Please answer these questions using the assignment post below, one answer per line with matching numbers.
1. Which file must be used for the attributes in R Studio?
2. How many questions and how many analyses must be created?
3. How many columns does the dataset contain?

▸ **SELECTED EXTRACT**:
==*==

Recent Question/Assignment

Pfda assignment question file
Attr.txt (this file must be used for the attributes in r studio)
Student.csv (this file is used to upload for data in r studio to use)
I am required to create my own question and analysis in my assignment. I need to have 4 questions followed by 5 analysis which are relatable and can be applied as per the Attr.txt file. Please revert to me soon.
Degree Students Academic Performance Dataset
For the assignment, you are asked to explore the application of data analytics techniques to the dataset which is provided. You must study data problems related to the dataset, giving special consideration to the unique properties of the problem domain, and testing one or more techniques on it.
Your analysis should be deep and in details, also it must go further than what has already been covered in this course. You must adopt the data Exploration, Manipulation, Transformation and Visualization concepts to guide you through the solution process. It is very important to explain and justify the techniques that have been chosen.
You also may need to pre-process your data to get it into an appropriate format. The assignment should involve a number of techniques by categorize it into different criteria and a detailed exploration with the commands using in each criteria. Outline the findings, analyze it and justify correctly with an appropriate graph. Also, a supporting document is needed to reflect the graph and code using R programming concepts.

This assignment will help you to explore and analyse a set of data and reconstruct it into meaningful representations for decision making.
3.0 TYPE
Individual Assignment
This dataset contains the three-year final scores of degree students marks at the end of their academic programs with several features that might or might not impact the outcome of these students’ performance. It includes their personal details, academic performance, family backgrounds and daily routines. And need to analyse how these factors influence their academic performance. This dataset contains 33 columns with 16 integer datatype values,9 string values and 8 boolean values.

==*==

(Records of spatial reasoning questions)
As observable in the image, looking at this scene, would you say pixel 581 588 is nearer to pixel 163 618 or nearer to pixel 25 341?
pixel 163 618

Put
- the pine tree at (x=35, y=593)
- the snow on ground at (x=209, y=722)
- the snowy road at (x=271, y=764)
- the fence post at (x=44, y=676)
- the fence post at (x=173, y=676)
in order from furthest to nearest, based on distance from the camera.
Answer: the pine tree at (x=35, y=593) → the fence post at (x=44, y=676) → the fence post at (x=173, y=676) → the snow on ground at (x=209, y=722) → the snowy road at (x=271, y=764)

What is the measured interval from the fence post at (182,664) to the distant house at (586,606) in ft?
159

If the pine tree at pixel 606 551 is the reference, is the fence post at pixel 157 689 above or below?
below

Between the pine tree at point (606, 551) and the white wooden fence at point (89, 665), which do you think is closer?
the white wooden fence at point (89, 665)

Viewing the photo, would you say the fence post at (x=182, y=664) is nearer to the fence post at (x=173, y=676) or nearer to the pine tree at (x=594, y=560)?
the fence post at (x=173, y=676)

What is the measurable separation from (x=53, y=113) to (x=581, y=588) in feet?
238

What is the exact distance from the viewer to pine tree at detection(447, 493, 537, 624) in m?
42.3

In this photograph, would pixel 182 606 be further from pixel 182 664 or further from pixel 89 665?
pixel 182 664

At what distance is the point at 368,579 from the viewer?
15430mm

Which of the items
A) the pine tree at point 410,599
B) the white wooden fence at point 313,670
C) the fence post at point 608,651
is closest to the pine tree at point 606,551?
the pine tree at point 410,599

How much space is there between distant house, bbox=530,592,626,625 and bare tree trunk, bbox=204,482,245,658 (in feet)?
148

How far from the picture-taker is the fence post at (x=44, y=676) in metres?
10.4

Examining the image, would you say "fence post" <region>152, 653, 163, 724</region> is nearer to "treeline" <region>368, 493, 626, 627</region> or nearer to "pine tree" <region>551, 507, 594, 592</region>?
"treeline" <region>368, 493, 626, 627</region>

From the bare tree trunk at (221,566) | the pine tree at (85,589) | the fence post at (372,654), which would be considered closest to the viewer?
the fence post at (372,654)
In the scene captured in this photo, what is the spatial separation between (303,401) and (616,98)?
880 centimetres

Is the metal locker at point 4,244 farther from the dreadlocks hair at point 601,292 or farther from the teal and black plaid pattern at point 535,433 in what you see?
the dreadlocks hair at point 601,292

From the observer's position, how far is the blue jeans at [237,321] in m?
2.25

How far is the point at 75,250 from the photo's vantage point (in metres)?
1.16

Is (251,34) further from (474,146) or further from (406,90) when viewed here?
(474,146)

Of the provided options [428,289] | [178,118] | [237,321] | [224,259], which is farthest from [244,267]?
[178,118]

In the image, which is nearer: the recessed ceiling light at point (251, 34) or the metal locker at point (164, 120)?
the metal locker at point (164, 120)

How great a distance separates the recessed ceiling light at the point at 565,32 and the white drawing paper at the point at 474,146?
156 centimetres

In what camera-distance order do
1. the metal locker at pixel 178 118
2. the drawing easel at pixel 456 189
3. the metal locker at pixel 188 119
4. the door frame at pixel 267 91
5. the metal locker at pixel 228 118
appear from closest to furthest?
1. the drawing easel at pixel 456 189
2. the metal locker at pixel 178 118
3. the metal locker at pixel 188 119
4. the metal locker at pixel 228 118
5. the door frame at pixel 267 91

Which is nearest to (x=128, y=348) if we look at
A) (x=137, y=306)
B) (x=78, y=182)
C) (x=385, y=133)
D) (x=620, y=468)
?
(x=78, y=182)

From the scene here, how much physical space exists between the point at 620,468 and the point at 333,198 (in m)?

==*==

▸ **EXERCISE OUTPUT**:
1. Attr.txt
2. 4 questions and 5 analyses
3. 33 columns